While I have big dreams for my sons, I don’t ever want you to know their names.

I’d love for either of my boys to cure cancer. To become the first brothers serving on the Supreme Court at the same time. To commandeer the first shuttle taking civilians to vacation on Mars. I want my sons to be able to do anything they can possibly dream of, but I don’t want you to know their names for the wrong reasons.

Sean Bell. Michael Brown . Akai Gurley. Tamir Rice. Trayvon Martin. Jerame Reid. Walter Scott. Freddie Gray. Eric Garner. Sandra Bland . Alton Sterling. Philando Castile. 

Household names, not because of anything that they did, but because of what was done to them. Known across the nation, not for their achievements, or their contributions to the world, or even how deeply they were loved–but known for the injustice they suffered at the hands of law enforcement.

A 2015 study by criminal justice researchers from the University of Louisville and the University of South Carolina found that of the 990 fatal shootings in 2015, “police exhibit shooter bias by falsely perceiving blacks to be a greater threat than non-blacks to their safety. Officers are perceiving a greater threat when encountered by unarmed black citizens.”

Every officer is taught that every encounter on the street whether it’s a burglary or traffic ticket that there is always a gun involved because you’re armed.

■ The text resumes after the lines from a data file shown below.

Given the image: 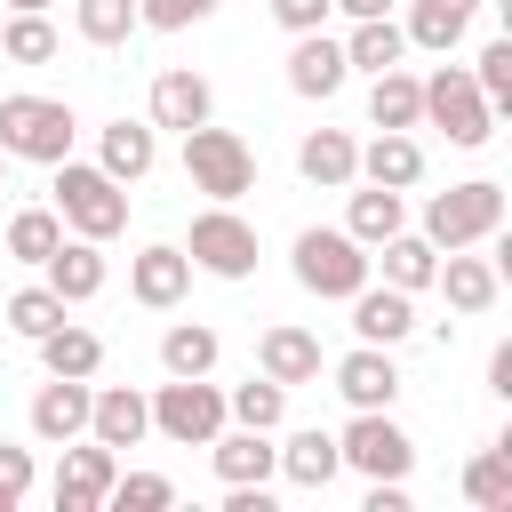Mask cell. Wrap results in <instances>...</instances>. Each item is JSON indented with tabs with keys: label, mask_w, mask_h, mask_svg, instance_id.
I'll list each match as a JSON object with an SVG mask.
<instances>
[{
	"label": "cell",
	"mask_w": 512,
	"mask_h": 512,
	"mask_svg": "<svg viewBox=\"0 0 512 512\" xmlns=\"http://www.w3.org/2000/svg\"><path fill=\"white\" fill-rule=\"evenodd\" d=\"M288 272H296V288H304V296L344 304L376 264H368V248H360L344 224H304V232H296V248H288Z\"/></svg>",
	"instance_id": "cell-1"
},
{
	"label": "cell",
	"mask_w": 512,
	"mask_h": 512,
	"mask_svg": "<svg viewBox=\"0 0 512 512\" xmlns=\"http://www.w3.org/2000/svg\"><path fill=\"white\" fill-rule=\"evenodd\" d=\"M72 136H80V120L64 96H0V152L8 160L56 168V160H72Z\"/></svg>",
	"instance_id": "cell-2"
},
{
	"label": "cell",
	"mask_w": 512,
	"mask_h": 512,
	"mask_svg": "<svg viewBox=\"0 0 512 512\" xmlns=\"http://www.w3.org/2000/svg\"><path fill=\"white\" fill-rule=\"evenodd\" d=\"M56 216H64V232H80V240H112L120 224H128V184H112L96 160H56Z\"/></svg>",
	"instance_id": "cell-3"
},
{
	"label": "cell",
	"mask_w": 512,
	"mask_h": 512,
	"mask_svg": "<svg viewBox=\"0 0 512 512\" xmlns=\"http://www.w3.org/2000/svg\"><path fill=\"white\" fill-rule=\"evenodd\" d=\"M504 232V184L496 176H472V184H448L424 200V240L432 248H480Z\"/></svg>",
	"instance_id": "cell-4"
},
{
	"label": "cell",
	"mask_w": 512,
	"mask_h": 512,
	"mask_svg": "<svg viewBox=\"0 0 512 512\" xmlns=\"http://www.w3.org/2000/svg\"><path fill=\"white\" fill-rule=\"evenodd\" d=\"M184 176L208 200H240V192H256V152H248L240 128L200 120V128H184Z\"/></svg>",
	"instance_id": "cell-5"
},
{
	"label": "cell",
	"mask_w": 512,
	"mask_h": 512,
	"mask_svg": "<svg viewBox=\"0 0 512 512\" xmlns=\"http://www.w3.org/2000/svg\"><path fill=\"white\" fill-rule=\"evenodd\" d=\"M424 120H432L456 152H480V144L496 136V104L480 96V80H472L464 64H440V72L424 80Z\"/></svg>",
	"instance_id": "cell-6"
},
{
	"label": "cell",
	"mask_w": 512,
	"mask_h": 512,
	"mask_svg": "<svg viewBox=\"0 0 512 512\" xmlns=\"http://www.w3.org/2000/svg\"><path fill=\"white\" fill-rule=\"evenodd\" d=\"M184 256H192V272H208V280H248V272H256V224H248L232 200H208V208L192 216Z\"/></svg>",
	"instance_id": "cell-7"
},
{
	"label": "cell",
	"mask_w": 512,
	"mask_h": 512,
	"mask_svg": "<svg viewBox=\"0 0 512 512\" xmlns=\"http://www.w3.org/2000/svg\"><path fill=\"white\" fill-rule=\"evenodd\" d=\"M152 432L176 440V448H208V440L224 432V392H216L208 376H168V384L152 392Z\"/></svg>",
	"instance_id": "cell-8"
},
{
	"label": "cell",
	"mask_w": 512,
	"mask_h": 512,
	"mask_svg": "<svg viewBox=\"0 0 512 512\" xmlns=\"http://www.w3.org/2000/svg\"><path fill=\"white\" fill-rule=\"evenodd\" d=\"M336 456H344L360 480H408L416 440L392 424V408H352V424L336 432Z\"/></svg>",
	"instance_id": "cell-9"
},
{
	"label": "cell",
	"mask_w": 512,
	"mask_h": 512,
	"mask_svg": "<svg viewBox=\"0 0 512 512\" xmlns=\"http://www.w3.org/2000/svg\"><path fill=\"white\" fill-rule=\"evenodd\" d=\"M112 472H120V448H104V440H64V464H56V512H96L104 496H112Z\"/></svg>",
	"instance_id": "cell-10"
},
{
	"label": "cell",
	"mask_w": 512,
	"mask_h": 512,
	"mask_svg": "<svg viewBox=\"0 0 512 512\" xmlns=\"http://www.w3.org/2000/svg\"><path fill=\"white\" fill-rule=\"evenodd\" d=\"M184 288H192V256H184V248L152 240V248H136V256H128V296H136L144 312H176V304H184Z\"/></svg>",
	"instance_id": "cell-11"
},
{
	"label": "cell",
	"mask_w": 512,
	"mask_h": 512,
	"mask_svg": "<svg viewBox=\"0 0 512 512\" xmlns=\"http://www.w3.org/2000/svg\"><path fill=\"white\" fill-rule=\"evenodd\" d=\"M296 48H288V88L296 96H312V104H328L344 80H352V64H344V40H328V24L320 32H288Z\"/></svg>",
	"instance_id": "cell-12"
},
{
	"label": "cell",
	"mask_w": 512,
	"mask_h": 512,
	"mask_svg": "<svg viewBox=\"0 0 512 512\" xmlns=\"http://www.w3.org/2000/svg\"><path fill=\"white\" fill-rule=\"evenodd\" d=\"M432 288L448 296V312H488L496 296H504V272H496V256H472V248H440V272H432Z\"/></svg>",
	"instance_id": "cell-13"
},
{
	"label": "cell",
	"mask_w": 512,
	"mask_h": 512,
	"mask_svg": "<svg viewBox=\"0 0 512 512\" xmlns=\"http://www.w3.org/2000/svg\"><path fill=\"white\" fill-rule=\"evenodd\" d=\"M344 304H352V336H360V344H408V328H416V296L392 288V280H384V288L360 280Z\"/></svg>",
	"instance_id": "cell-14"
},
{
	"label": "cell",
	"mask_w": 512,
	"mask_h": 512,
	"mask_svg": "<svg viewBox=\"0 0 512 512\" xmlns=\"http://www.w3.org/2000/svg\"><path fill=\"white\" fill-rule=\"evenodd\" d=\"M400 360H392V344H352L344 360H336V392L352 400V408H392L400 400Z\"/></svg>",
	"instance_id": "cell-15"
},
{
	"label": "cell",
	"mask_w": 512,
	"mask_h": 512,
	"mask_svg": "<svg viewBox=\"0 0 512 512\" xmlns=\"http://www.w3.org/2000/svg\"><path fill=\"white\" fill-rule=\"evenodd\" d=\"M152 160H160V128H152V120H104V128H96V168H104L112 184H144Z\"/></svg>",
	"instance_id": "cell-16"
},
{
	"label": "cell",
	"mask_w": 512,
	"mask_h": 512,
	"mask_svg": "<svg viewBox=\"0 0 512 512\" xmlns=\"http://www.w3.org/2000/svg\"><path fill=\"white\" fill-rule=\"evenodd\" d=\"M88 376H48L40 392H32V440H48V448H64V440H80L88 432Z\"/></svg>",
	"instance_id": "cell-17"
},
{
	"label": "cell",
	"mask_w": 512,
	"mask_h": 512,
	"mask_svg": "<svg viewBox=\"0 0 512 512\" xmlns=\"http://www.w3.org/2000/svg\"><path fill=\"white\" fill-rule=\"evenodd\" d=\"M144 432H152V400H144L136 384H96V392H88V440L136 448Z\"/></svg>",
	"instance_id": "cell-18"
},
{
	"label": "cell",
	"mask_w": 512,
	"mask_h": 512,
	"mask_svg": "<svg viewBox=\"0 0 512 512\" xmlns=\"http://www.w3.org/2000/svg\"><path fill=\"white\" fill-rule=\"evenodd\" d=\"M200 120H216V88L192 72V64H168L160 80H152V128H200Z\"/></svg>",
	"instance_id": "cell-19"
},
{
	"label": "cell",
	"mask_w": 512,
	"mask_h": 512,
	"mask_svg": "<svg viewBox=\"0 0 512 512\" xmlns=\"http://www.w3.org/2000/svg\"><path fill=\"white\" fill-rule=\"evenodd\" d=\"M40 280H48L64 304H88V296H104V240H80V232H64V240L48 248V264H40Z\"/></svg>",
	"instance_id": "cell-20"
},
{
	"label": "cell",
	"mask_w": 512,
	"mask_h": 512,
	"mask_svg": "<svg viewBox=\"0 0 512 512\" xmlns=\"http://www.w3.org/2000/svg\"><path fill=\"white\" fill-rule=\"evenodd\" d=\"M256 368L272 376V384H320V336L312 328H296V320H280V328H264L256 336Z\"/></svg>",
	"instance_id": "cell-21"
},
{
	"label": "cell",
	"mask_w": 512,
	"mask_h": 512,
	"mask_svg": "<svg viewBox=\"0 0 512 512\" xmlns=\"http://www.w3.org/2000/svg\"><path fill=\"white\" fill-rule=\"evenodd\" d=\"M424 176V144L408 136V128H376L368 144H360V176L352 184H384V192H408Z\"/></svg>",
	"instance_id": "cell-22"
},
{
	"label": "cell",
	"mask_w": 512,
	"mask_h": 512,
	"mask_svg": "<svg viewBox=\"0 0 512 512\" xmlns=\"http://www.w3.org/2000/svg\"><path fill=\"white\" fill-rule=\"evenodd\" d=\"M208 464H216L224 488H240V480H272V472H280V448H272V432L240 424V432H216V440H208Z\"/></svg>",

Every situation is a gun situation ,” Bill Johnson, executive director of the National Association of Police Organizations, told The Huffington Post.

Fathers. Sons. Daughters. Children. One after another. Lost. Mourned. Hashtagged. #Justice for him, and him, and him, and her, and him, him, him…when does it stop?

When are little black boys and girls allowed to grow into strong black men and women? When will it be okay for them to be brilliant? To be audacious? To just…be?

I hope that my sons are allowed to be free. I hope that they can dream big dreams, and see those dreams become reality. I hope that they accomplish everything they ever set their minds to.

And I hope that you will never know their names.